Australia State Victoria Moves Closer to Legalizing Abortion With Parliament Vote
by Steven Ertelt
September 10, 2008
Melbourne, Australia (LifeNews.com) — The Australian state of Victoria has moved closer to officially legalizing abortion with a second reading vote in the state’s parliament okaying the bill. Abortions are already legal throughout Australia, but the measure would make it official in the second most populous state and regulate the grisly practice.
If given final approval, the bill would allow abortions up to 24 weeks into pregnancy for any reason and, after that time period, two doctors would have to sign off on whether the abortion is in the woman’s best medical interests.
The state’s lower house approved the bill on second reading with 47 MPs supporting it and 35 opposed.
Now MPs will address a series of amendments from pro-life lawmakers to weaken the bill and protect those who don’t want to do abortions.
Most MPs voted as expected with the vote coming largely around party lines, but Attorney-General Rob Hulls voted to oppose the bill and surprised his colleagues. Also, Nationals frontbencher Jeanette Powell, who represents a conservative part of the state, voted for it.
Looking at the potential amendments, one expected to receive considerable debate is one to limit abortions to 20 weeks into pregnancy.
Labor backbencher Christine Campbell is the sponsor of the amendment to water down the bill as much as possible. She hopes more unborn children able to survive outside the womb will be protected.

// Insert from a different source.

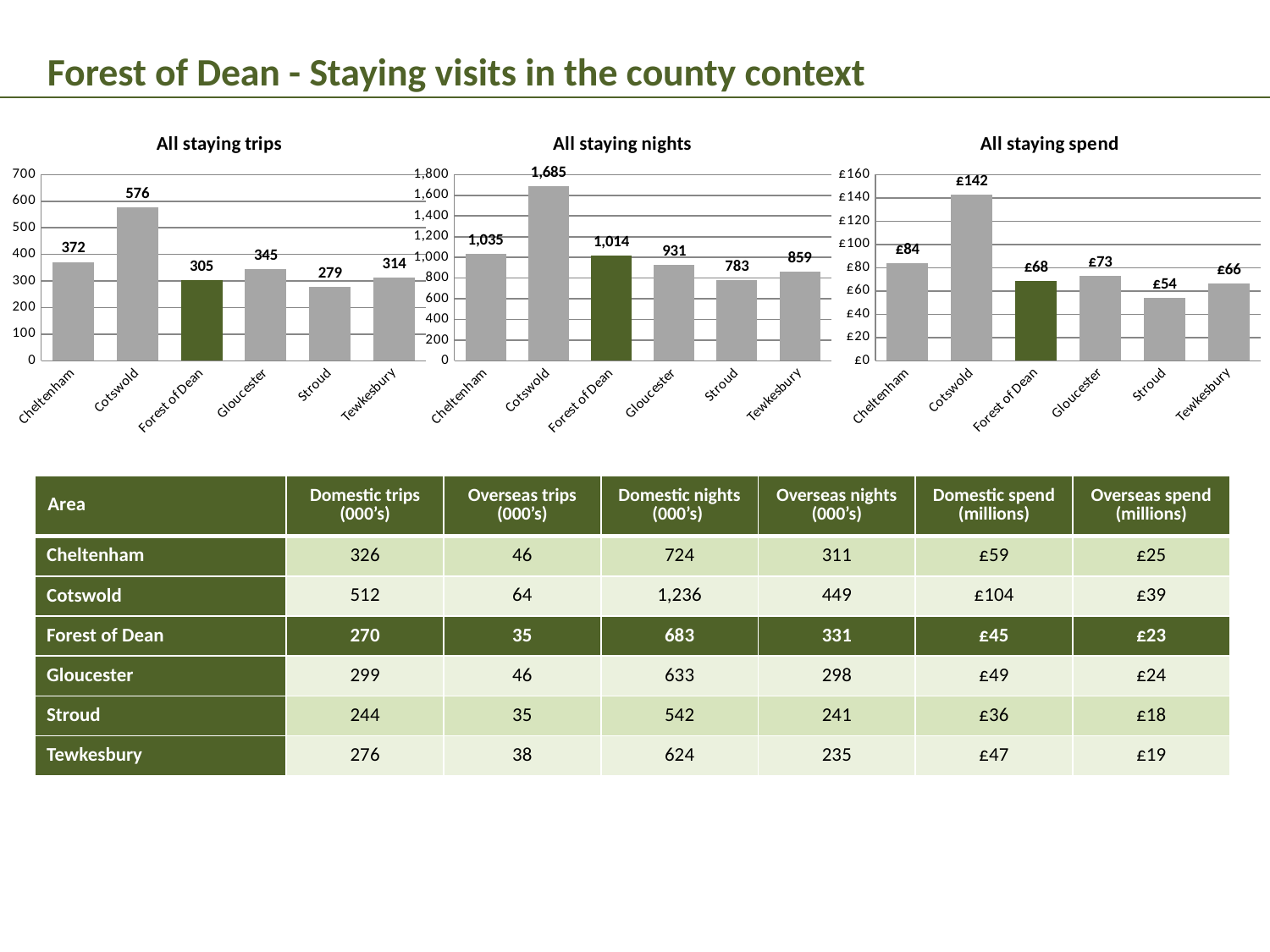
In the 'All staying nights' chart, what is the difference between Cheltenham and Forest of Dean? 21 In the 'All staying nights' chart, which is larger, Gloucester or Tewkesbury? Gloucester In the 'All staying trips' chart, what is the value for Forest of Dean? 305 In the 'All staying spend' chart, which bar is coloured dark green rather than grey? Forest of Dean In the 'All staying spend' chart, is the value for Forest of Dean greater or less than £80? less In the 'All staying spend' chart, what is the difference between Cotswold and Cheltenham? £58 What type of chart is the 'All staying nights' chart? bar chart In the 'All staying spend' chart, what is the value for Stroud? £54 In the 'All staying trips' chart, which area has the lowest value? Stroud In the 'All staying trips' chart, which area has the highest value? Cotswold In the 'All staying nights' chart, what is the value for Cotswold? 1,685 How many areas are shown in the 'All staying trips' chart? 6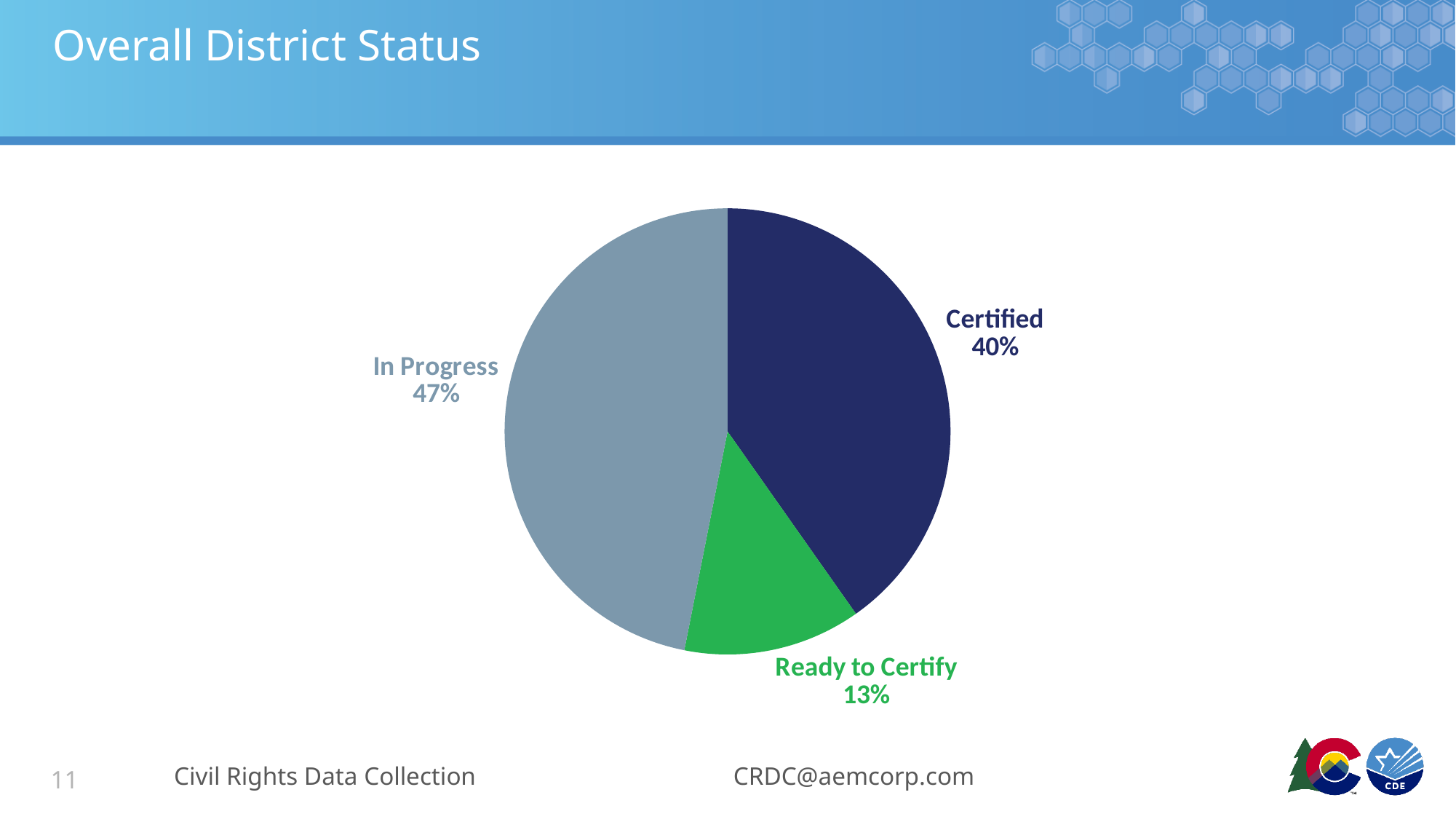
What kind of chart is shown on the slide? Pie chart What is the difference in percentage points between In Progress and Certified? 7 What is the difference in percentage points between Certified and Ready to Certify? 27 What share of the pie is labelled In Progress? 47% How many slices does the pie chart have? 3 Which category has the smallest slice of the pie? Ready to Certify What share of the pie is labelled Certified? 40% Which category has the largest slice of the pie? In Progress What colour is the Ready to Certify slice? Green Which is larger, the Certified slice or the Ready to Certify slice? Certified What is the title of the slide containing the pie chart? Overall District Status What share of the pie is labelled Ready to Certify? 13%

‘What we’re arguing … is that if they are going to have abortion on demand in Victoria we have to be clear that children at six months in utero are perfectly viable," she told Sky News.
"If that child was born, they would be in intensive care at the hospital. You can’t have in the very same hospital, a child in one ward delivered and abandoned, and in another ward, one in intensive care," she said.

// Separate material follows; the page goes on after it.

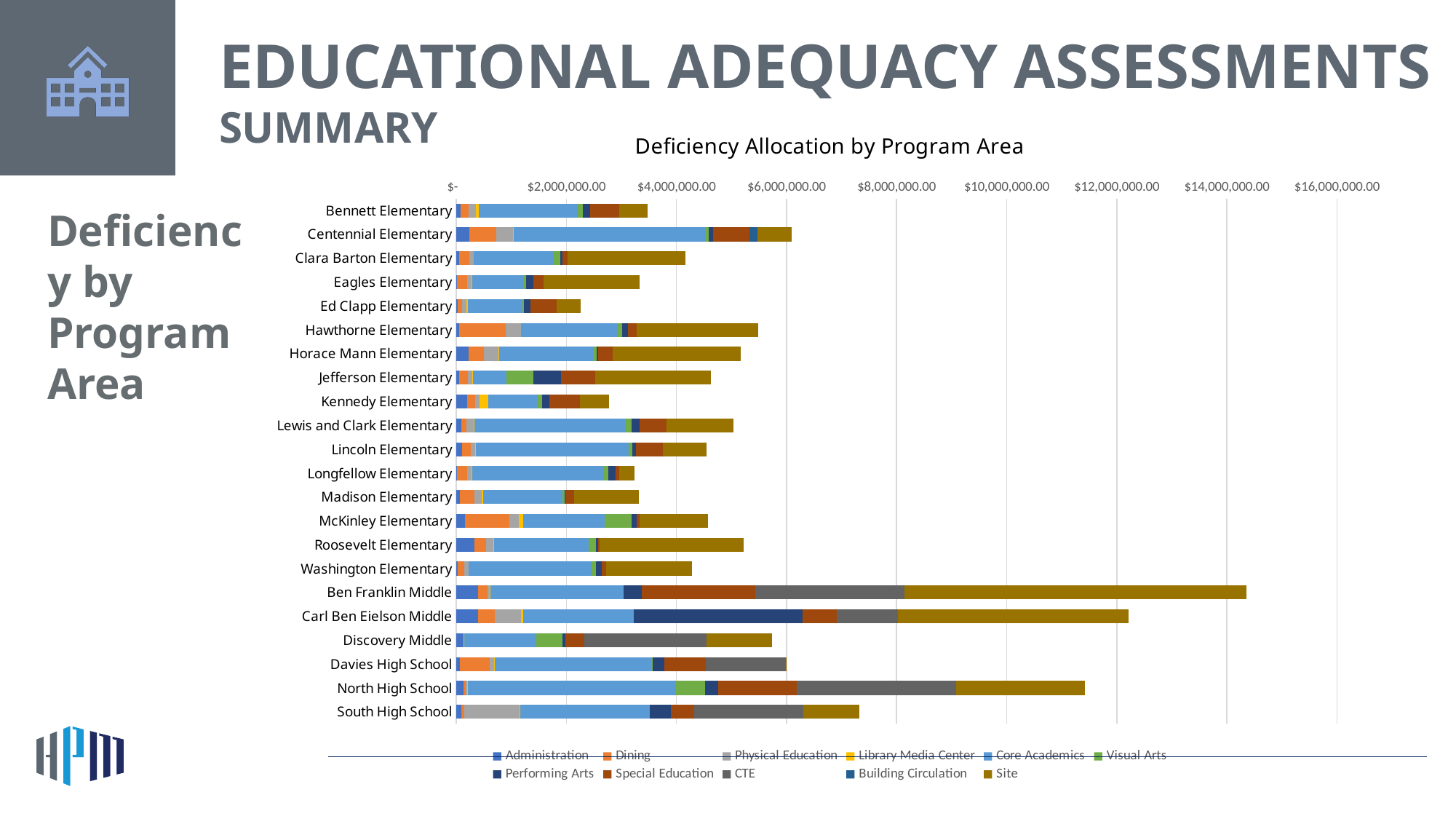
How many series does the chart legend list? 11 Which school has the smallest total deficiency allocation? Ed Clapp Elementary What is the title of the chart? Deficiency Allocation by Program Area Which has the larger total deficiency allocation, Ben Franklin Middle or Carl Ben Eielson Middle? Ben Franklin Middle Which school has the largest total deficiency allocation? Ben Franklin Middle Is the total deficiency allocation for Discovery Middle greater or less than $6,000,000.00? less Is the total deficiency allocation for North High School greater or less than $10,000,000.00? greater Which has the larger total deficiency allocation, Hawthorne Elementary or Kennedy Elementary? Hawthorne Elementary What type of chart is shown on the slide? Stacked bar chart Is the total deficiency allocation for Ed Clapp Elementary greater or less than $4,000,000.00? less How many schools are plotted on the chart? 22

Other amendments would make counseling mandatory before the abortion and strengthen protections for medical professionals who don’t want to be involved in abortions.
As the bill currently reads, any physician who doesn’t want to do an abortion must refer the woman considering one to another doctor.
Campbell opposes that and says it is wrong to force medical personnel to violate their conscience or moral or religious views by making them refer women for abortions.